I was prompted to write this. Just spoke to a couple visiting Las Vegas, staying at nice hotel. Said they haven't been to LV in 8 years and so, "what happened?" The conversation ended with the Couple saying, "It was so much nicer when the mafia ran everything." Frankly, that's what people living in LV feel also. Not speculation. Those that lived here back when actually say these things.
Start with: The guy laying drunk and out cold in front of Bellagio's Fountain last week; crowds just stepping over him. Really?
The homeless sleeping it off on the walkway from New York New York to the MGM, one with his pants open, another in a puddle, obviously having urinated.
The seedy Rap Music - and I like Rap to a point - street performers on mics blaring out the word Mother F'er and b=tch in front of the Bellagio, Planet Hollywood and Balley's, etc.
Talk about an air of fear, children passing, C'mon Vegas!

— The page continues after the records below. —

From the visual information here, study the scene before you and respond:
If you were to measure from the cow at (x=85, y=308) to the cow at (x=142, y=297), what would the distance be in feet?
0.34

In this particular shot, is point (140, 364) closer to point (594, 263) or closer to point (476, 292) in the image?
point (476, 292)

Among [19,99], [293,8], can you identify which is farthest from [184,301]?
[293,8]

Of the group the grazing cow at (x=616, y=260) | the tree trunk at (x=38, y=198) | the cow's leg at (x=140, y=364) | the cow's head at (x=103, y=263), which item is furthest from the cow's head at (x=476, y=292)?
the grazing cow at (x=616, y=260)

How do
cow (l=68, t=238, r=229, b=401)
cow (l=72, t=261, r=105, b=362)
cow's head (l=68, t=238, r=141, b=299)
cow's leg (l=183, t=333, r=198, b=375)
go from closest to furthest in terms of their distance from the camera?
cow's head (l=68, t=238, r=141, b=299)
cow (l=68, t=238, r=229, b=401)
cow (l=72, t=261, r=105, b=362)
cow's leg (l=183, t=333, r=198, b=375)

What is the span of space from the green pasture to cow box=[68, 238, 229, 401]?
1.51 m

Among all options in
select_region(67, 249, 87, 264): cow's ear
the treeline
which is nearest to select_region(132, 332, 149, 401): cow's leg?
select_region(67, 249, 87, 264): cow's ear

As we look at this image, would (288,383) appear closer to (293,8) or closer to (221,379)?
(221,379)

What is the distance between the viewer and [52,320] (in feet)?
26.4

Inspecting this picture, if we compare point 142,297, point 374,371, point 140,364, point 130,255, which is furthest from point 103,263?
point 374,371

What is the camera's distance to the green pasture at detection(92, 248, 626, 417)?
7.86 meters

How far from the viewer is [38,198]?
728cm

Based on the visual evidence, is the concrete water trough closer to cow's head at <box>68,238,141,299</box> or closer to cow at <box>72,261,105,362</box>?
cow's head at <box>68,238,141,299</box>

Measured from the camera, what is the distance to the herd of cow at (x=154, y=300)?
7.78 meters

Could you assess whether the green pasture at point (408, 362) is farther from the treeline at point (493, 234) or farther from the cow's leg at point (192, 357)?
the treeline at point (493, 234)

In the winter, Vegas is the local destination for some of the worst local crowds the neighborhoods can divvy up; we're talking tattoos across the face, wife beater open arm pits at the craps table, nice if you want to feel insecure and unprotected.

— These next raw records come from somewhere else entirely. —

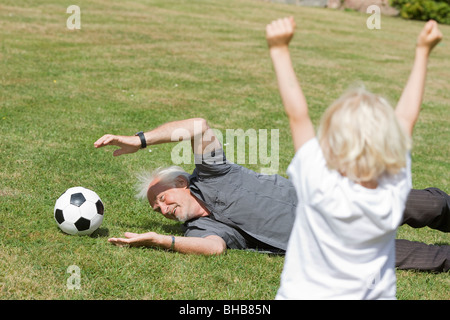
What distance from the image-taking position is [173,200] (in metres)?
4.71

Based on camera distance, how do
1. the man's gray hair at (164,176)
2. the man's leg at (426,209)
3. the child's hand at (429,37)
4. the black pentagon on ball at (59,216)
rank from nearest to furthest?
the child's hand at (429,37), the man's leg at (426,209), the black pentagon on ball at (59,216), the man's gray hair at (164,176)

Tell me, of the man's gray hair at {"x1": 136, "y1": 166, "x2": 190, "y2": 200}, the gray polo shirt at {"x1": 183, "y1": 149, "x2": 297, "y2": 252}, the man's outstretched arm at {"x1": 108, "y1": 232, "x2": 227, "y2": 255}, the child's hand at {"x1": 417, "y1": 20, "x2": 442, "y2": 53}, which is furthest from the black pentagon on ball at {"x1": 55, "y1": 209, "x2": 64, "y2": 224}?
the child's hand at {"x1": 417, "y1": 20, "x2": 442, "y2": 53}

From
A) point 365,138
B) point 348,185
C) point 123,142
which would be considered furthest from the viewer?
point 123,142

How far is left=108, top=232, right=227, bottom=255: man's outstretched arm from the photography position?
441 centimetres

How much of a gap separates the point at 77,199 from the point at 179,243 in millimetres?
1050

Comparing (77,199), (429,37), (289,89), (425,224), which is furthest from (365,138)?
(77,199)

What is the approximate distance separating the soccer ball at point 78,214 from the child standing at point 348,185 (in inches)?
97.6

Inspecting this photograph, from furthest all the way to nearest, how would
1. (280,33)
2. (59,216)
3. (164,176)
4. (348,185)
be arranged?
(164,176)
(59,216)
(280,33)
(348,185)

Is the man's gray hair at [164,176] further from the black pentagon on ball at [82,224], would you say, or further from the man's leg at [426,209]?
the man's leg at [426,209]

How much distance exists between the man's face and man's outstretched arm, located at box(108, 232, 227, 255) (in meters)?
0.30

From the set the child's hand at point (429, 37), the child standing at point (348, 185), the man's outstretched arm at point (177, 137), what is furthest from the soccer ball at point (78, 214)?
the child's hand at point (429, 37)

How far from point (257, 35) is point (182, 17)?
334 cm

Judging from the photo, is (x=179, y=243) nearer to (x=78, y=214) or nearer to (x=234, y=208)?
(x=234, y=208)

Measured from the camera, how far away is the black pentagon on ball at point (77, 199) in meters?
4.71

Restaurants faced with people who walk out on their bills, leaving the Server's to be responsible and foreigners who pretend they don't know we tip in America. (So you are aware, a Server tips out up to 22% on her/his gross revenue every night. You skip the tip, she/he pays. For sake of argument, say, $300? That's $40-60 from the Server to the house because you were brought up in a cave.)
People chasing you with perfume packets through the malls. Okay, they have to make a living, but when you actually don't walk back the same way because you feel compelled to avoid them, that's just not right.
The three hotels least effected by the grime; Wynn, Venetian/Palazzo need to take the lead. The two gentleman leading these hotels care deeply about the sanctity and safety of Las Vegas. (Their hotels are the safest.) Have a meeting and get to the City Council. Pick up the place. Enact some codes. Build shelters. And, please, some sort of dress code in the casinos... Or, really, like the locals say, bring back the Mafia.
Perhaps, just perhaps, I'm being facetious to make a point. But, the review is all facts.
Vegas has gone from the most protected street - the Strip - in the world to low class and insecure in just 15 years.